- **THE PROBLEM**: Rewrite the lines from the one containing "From what appears" through the one containing "4. the point at 83,445", inclusive, as a Markdown table with the columns Row and Line, leaving out any blank lines.

- **STORED ROWS**:
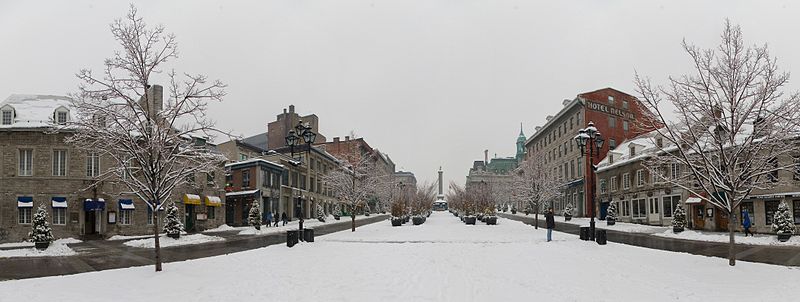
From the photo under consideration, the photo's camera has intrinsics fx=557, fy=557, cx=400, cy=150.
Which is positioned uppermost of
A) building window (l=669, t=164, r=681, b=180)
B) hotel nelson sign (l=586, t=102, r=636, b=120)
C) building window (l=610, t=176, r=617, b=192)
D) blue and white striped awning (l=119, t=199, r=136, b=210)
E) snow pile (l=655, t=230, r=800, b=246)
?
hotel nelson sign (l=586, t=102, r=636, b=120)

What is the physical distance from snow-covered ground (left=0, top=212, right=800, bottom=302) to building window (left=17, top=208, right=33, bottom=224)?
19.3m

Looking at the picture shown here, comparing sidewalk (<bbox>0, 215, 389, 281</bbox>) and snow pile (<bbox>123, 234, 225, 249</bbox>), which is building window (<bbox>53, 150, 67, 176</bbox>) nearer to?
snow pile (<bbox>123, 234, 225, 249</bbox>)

* * *

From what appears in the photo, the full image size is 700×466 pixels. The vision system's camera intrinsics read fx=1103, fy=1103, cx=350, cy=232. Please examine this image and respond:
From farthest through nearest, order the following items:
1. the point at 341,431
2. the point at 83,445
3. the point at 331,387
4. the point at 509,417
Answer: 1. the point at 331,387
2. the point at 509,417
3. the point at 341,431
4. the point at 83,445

- **WRITTEN REPLY**:
| Row | Line |
|---|---|
| 1 | From what appears in the photo, the full image size is 700×466 pixels. The vision system's camera intrinsics read fx=1103, fy=1103, cx=350, cy=232. Please examine this image and respond: |
| 2 | From farthest through nearest, order the following items: |
| 3 | 1. the point at 341,431 |
| 4 | 2. the point at 83,445 |
| 5 | 3. the point at 331,387 |
| 6 | 4. the point at 509,417 |
| 7 | Answer: 1. the point at 331,387 |
| 8 | 2. the point at 509,417 |
| 9 | 3. the point at 341,431 |
| 10 | 4. the point at 83,445 |